Dans notre région, 12,6% des habitants boivent de l’alcool quotidiennement. Un chiffre qui place l’Occitanie en tête des régions les plus consommatrices d’alcool. 
Pour le docteur Jean-Paul Boyes, addictologue du réseau addiction Midi-Pyrénées, “cette tendance reflète une consommation régulière culturelle dans un territoire très viticole“.
Toutefois, notre région n’est pas celle qui compte le plus d’incidents liés à la consommation d’alcool (cancers, hospitalisations, phénomènes d’alcoolisation massive).

Alors comment savoir si notre consommation d'alcool est excessive ?

Tout d’abord je peux vous faire une réponse chiffrée. D’après l’OMS (Organisation Mondiale de la Santé) il ne faut pas dépasser 3 verres d’alcool par jour pour les hommes et 2 verres par jour pour les femmes. Soit 21 unités d’alcool hebdomadaire chez les messieurs et 14 unités d’alcool hebdomadaire chez les dames.
Ces chiffres sont cependant à prendre avec des pincettes puisque des études d’oncologie ont permis de prouver qu’au delà d’une consommation de 2 verres par jour, il existe chez la population une augmentation significative du nombre de cancers.
Pour conclure, le message idéal de santé publique convient de limiter à deux verres par jour sa consommation, tout en respectant de temps en temps des jours d’abstinence totale.

Si on respecte ces quantités on peut s'estimer en dehors de tout danger pour la santé ?

Malheureusement non, car ce ne sont que des chiffres appliqués à une population. Chez certaines personnes l’alcool est devenu indispensable quelque soit la quantité.
Cela signifie que la consommation devient compulsive sous l’effet d’une envie irrépressible. Mais avant d’être addict, vous passez par des stades où la prise d’alcool est thérapeutique.
D’où l’intérêt de respecter des périodes d’abstinence. Le Dry January est en ce sens très intéressant.
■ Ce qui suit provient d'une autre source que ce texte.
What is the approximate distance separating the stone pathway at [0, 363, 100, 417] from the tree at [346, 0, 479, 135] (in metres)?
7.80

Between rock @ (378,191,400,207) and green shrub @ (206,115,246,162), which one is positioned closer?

Si vous buvez régulièrement 2 ou 3 verres par jour et que vous passez le test du dry january, vous n’avez aucune inquiétude à vous faire sur votre consommation.
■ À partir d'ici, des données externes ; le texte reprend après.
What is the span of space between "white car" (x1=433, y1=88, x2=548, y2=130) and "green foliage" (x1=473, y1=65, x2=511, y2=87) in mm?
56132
Vous regrettez que cette campagne n'ait pas reçu le soutien du gouvernement ?

Oui beaucoup, on a le sentiment en France que le vin est un Fleuron national auquel il ne faut pas toucher. Mais je peux vous dire que la plupart de mes patients consomment avant tout du vin et pas des alcools forts.
Au delà du challenge que représente le dry january, il permet aussi de mettre en évidence des effets positifs et souvent méconnus dûs à l’arrêt de la consommation d’alcool.
Sommeil plus réparateur, meilleur faculté de concentration, perte de poids et économie d’argent sont les avantages les plus cités par les personnes qui cessent de boire durant quelques semaines.

Pour conclure y a-t-il des signaux qui doivent alerter sur une consommation d'alcool problématique ?

Je dirais que lorsque l’envie de boire a pris le dessus sur la raison, il faut se poser des questions. Mais surtout j’insiste sur le fait qu’il ne faut pas stigmatiser les personnes dépendantes à l’alcool. Il faut les aider à se réintégrer dans la société. L’arrêt de l’alcool ne doit pas être une obsession, il faut d’abord avoir pour objectif de diminuer.